E&Y’s analysts believe that four “sweeping, paradigm-shifting trends” present potential new pathways to sustainability for the industry. These are:
- a wave of generic drugs based on today’s top blockbusters, which should loosen governments’ and insurers’ budgetary constraints and mitigate pricing pressures on innovative drugs, permitting better margins;
- the expansion of personalized medicine, which will increase the relative value of research and early development, giving biotech firms more bargaining power and better valuations. Also, more efficient drug development will lower R&D costs, making it easier for them to achieve self-sufficiency;
- fundamental healthcare reform in the US, with the potential shift toward universal healthcare coverage, will likely incorporate pay-for-performance in reimbursement decisions while incentives for true innovation should help biotech firms sustain returns; and
- the industry’s continued globalization, with growing strengths in emerging markets, will facilitate creative solutions, while Asian business models could provide solutions for struggling western firms.

These trends should lead to new, more sustainable ways of funding drug development but will also bring new market pressures, from a higher bar on reimbursement to new sources of competition, says E&Y.

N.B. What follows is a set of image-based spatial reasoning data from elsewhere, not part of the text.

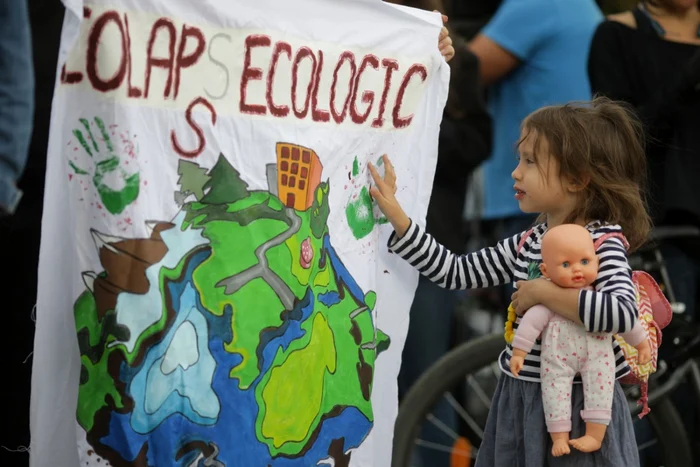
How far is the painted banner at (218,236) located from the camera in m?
2.53

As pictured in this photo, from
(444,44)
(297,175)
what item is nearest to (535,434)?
(297,175)

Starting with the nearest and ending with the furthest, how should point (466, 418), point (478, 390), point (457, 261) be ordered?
point (457, 261) < point (478, 390) < point (466, 418)

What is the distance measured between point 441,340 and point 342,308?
128cm

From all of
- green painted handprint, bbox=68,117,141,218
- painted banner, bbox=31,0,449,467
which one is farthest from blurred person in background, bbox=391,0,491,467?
green painted handprint, bbox=68,117,141,218

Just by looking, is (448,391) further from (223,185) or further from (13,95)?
(13,95)

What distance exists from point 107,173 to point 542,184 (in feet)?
3.05

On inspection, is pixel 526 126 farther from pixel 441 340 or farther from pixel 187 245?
pixel 441 340

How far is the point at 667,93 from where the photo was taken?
3.80 meters

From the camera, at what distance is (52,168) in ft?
8.20

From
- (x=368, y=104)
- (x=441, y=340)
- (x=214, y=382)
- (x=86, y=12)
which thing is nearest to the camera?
(x=86, y=12)

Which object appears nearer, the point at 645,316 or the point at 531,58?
the point at 645,316

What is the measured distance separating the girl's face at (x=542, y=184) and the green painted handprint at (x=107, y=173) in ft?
2.77

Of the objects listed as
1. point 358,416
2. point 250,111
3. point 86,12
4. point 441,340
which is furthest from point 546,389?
point 441,340

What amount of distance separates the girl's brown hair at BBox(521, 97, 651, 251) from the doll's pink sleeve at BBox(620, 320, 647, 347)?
0.23 m
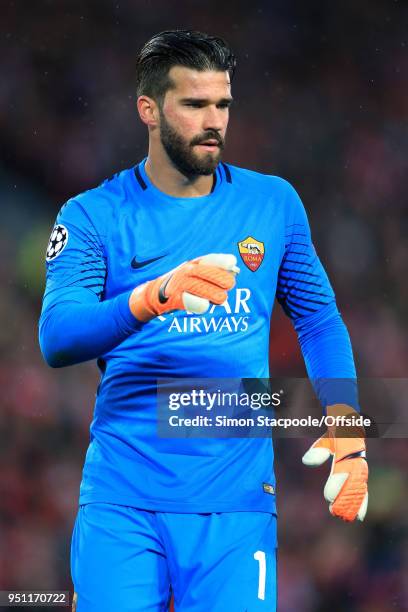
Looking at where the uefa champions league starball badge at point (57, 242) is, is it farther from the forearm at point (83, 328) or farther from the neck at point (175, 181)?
the neck at point (175, 181)

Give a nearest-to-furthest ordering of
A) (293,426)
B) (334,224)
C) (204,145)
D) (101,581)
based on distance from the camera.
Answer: (101,581)
(204,145)
(293,426)
(334,224)

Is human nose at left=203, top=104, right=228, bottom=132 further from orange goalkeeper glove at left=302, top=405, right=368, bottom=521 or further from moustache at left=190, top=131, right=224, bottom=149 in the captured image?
orange goalkeeper glove at left=302, top=405, right=368, bottom=521

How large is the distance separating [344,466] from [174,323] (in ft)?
1.89

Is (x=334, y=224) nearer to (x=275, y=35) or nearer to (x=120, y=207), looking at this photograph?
(x=275, y=35)

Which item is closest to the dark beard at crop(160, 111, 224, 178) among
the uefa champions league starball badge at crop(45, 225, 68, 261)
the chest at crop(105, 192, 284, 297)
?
the chest at crop(105, 192, 284, 297)

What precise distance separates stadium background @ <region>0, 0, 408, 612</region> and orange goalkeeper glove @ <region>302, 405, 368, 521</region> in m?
2.92

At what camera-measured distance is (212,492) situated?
2738 mm

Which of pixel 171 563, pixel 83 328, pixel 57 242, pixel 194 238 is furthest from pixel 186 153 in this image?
pixel 171 563

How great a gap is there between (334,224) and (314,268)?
3.25m

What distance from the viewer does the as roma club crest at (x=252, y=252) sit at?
2904 millimetres

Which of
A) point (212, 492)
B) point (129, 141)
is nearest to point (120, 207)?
point (212, 492)

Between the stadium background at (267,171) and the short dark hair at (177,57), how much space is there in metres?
3.13

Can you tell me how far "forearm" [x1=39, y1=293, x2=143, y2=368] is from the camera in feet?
8.26

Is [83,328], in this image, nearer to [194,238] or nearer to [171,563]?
[194,238]
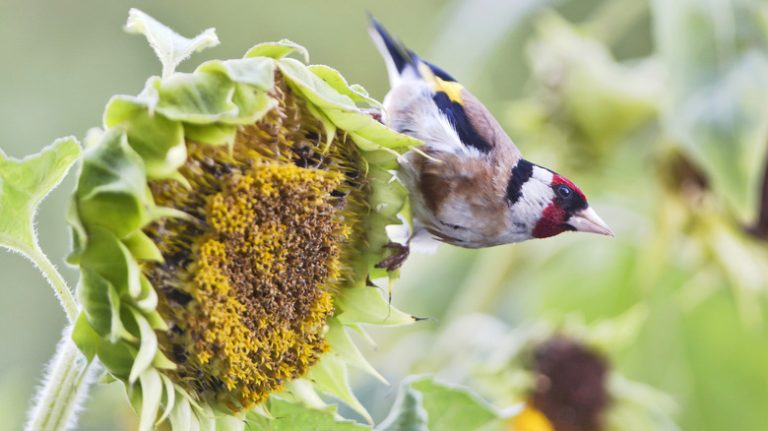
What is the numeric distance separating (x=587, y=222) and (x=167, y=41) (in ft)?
0.89

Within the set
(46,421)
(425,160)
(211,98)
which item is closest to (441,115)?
(425,160)

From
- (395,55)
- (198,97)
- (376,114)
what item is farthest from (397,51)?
(198,97)

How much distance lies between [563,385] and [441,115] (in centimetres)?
48

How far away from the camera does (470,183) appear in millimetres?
629

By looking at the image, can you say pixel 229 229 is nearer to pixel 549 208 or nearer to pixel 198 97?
pixel 198 97

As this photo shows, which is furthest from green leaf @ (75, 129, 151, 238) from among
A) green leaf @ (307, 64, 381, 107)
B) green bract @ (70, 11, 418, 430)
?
green leaf @ (307, 64, 381, 107)

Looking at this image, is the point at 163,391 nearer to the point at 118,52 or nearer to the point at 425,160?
the point at 425,160

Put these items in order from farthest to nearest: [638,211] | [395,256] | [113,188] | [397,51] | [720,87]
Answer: [638,211] → [720,87] → [397,51] → [395,256] → [113,188]

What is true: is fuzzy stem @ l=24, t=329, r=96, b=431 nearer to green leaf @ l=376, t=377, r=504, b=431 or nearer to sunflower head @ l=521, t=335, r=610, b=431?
green leaf @ l=376, t=377, r=504, b=431

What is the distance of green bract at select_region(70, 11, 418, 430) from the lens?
0.49m

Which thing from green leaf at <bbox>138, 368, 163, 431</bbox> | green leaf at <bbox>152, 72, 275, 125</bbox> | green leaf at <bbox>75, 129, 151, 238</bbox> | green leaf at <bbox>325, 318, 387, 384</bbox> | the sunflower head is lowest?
the sunflower head

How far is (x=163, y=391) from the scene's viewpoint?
20.3 inches

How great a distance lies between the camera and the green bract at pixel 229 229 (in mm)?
492

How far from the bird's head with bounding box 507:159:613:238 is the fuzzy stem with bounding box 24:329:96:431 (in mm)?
265
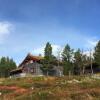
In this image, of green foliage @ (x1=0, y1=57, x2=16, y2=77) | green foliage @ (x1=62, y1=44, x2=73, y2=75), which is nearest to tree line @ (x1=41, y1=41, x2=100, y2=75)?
green foliage @ (x1=62, y1=44, x2=73, y2=75)

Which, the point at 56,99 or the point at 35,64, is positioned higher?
the point at 35,64

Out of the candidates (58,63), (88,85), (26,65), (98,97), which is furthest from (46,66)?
(98,97)

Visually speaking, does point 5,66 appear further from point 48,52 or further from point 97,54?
point 97,54

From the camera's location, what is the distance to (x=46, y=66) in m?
84.0

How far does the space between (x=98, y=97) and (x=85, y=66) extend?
54.7 m

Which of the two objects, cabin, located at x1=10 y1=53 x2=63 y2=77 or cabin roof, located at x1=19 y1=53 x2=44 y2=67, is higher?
cabin roof, located at x1=19 y1=53 x2=44 y2=67

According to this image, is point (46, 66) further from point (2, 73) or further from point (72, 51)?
point (2, 73)

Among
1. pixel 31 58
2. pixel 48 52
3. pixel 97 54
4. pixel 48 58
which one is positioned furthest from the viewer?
pixel 31 58

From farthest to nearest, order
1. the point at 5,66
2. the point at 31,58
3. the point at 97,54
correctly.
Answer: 1. the point at 5,66
2. the point at 31,58
3. the point at 97,54

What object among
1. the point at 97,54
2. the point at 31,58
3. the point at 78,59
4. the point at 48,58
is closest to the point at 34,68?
the point at 31,58

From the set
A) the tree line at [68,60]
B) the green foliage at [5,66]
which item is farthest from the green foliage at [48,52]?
the green foliage at [5,66]

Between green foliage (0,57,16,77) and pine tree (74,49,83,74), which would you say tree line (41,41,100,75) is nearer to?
pine tree (74,49,83,74)

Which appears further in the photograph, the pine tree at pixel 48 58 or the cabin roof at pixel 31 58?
the cabin roof at pixel 31 58

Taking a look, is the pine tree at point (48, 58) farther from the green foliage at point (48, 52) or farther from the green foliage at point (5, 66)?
the green foliage at point (5, 66)
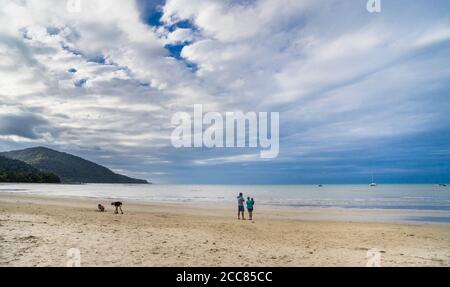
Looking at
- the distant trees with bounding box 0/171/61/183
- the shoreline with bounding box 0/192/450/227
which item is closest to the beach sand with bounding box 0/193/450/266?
the shoreline with bounding box 0/192/450/227

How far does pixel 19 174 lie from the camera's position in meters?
159

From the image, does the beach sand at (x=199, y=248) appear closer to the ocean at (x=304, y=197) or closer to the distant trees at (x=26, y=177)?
the ocean at (x=304, y=197)

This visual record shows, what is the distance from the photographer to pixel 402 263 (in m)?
10.7

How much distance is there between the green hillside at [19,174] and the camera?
155 m

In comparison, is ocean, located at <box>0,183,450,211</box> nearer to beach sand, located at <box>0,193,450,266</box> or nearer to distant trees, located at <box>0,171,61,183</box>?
beach sand, located at <box>0,193,450,266</box>

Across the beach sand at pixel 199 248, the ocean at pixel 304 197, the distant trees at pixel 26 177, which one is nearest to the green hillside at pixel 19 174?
the distant trees at pixel 26 177

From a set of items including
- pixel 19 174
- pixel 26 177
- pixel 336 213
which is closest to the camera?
pixel 336 213

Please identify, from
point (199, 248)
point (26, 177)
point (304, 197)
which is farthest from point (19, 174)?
point (199, 248)

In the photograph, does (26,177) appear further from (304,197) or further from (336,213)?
(336,213)
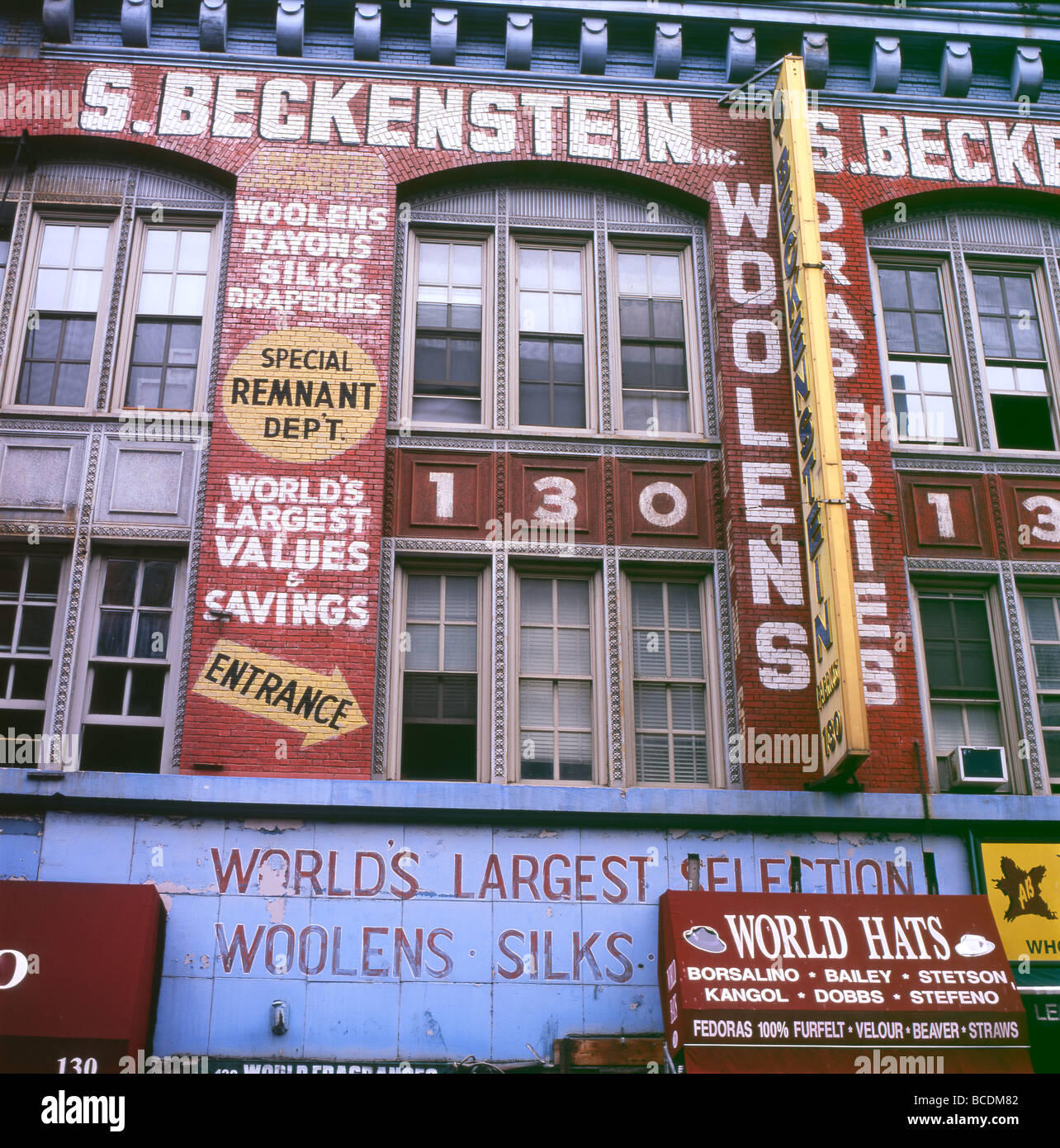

- Meantime, the UK government is due today to publish its response to the concerns set out in the Review and Refresh of Bioscience (BIGTR2) 2015 report published earlier this year by the Bioscience Innovation and Growth team headed by Sir David Cooksey. Among other things, BIGTR2 called for new tax incentives for the pharmaceutical industry to invest in bioscience and take steps to improve the uptake of innovative medicines, including an independent assessment of the long-term impact of the National Institute for Health and Clinical Excellence (NICE).

Also today, Lord Drayson, head of the new Office for Life Sciences (OFL), will set out the next steps following the government’s response, including the work of the OFL, which has been tasked to “make a real difference to the operating environment for life sciences companies” by the end of July.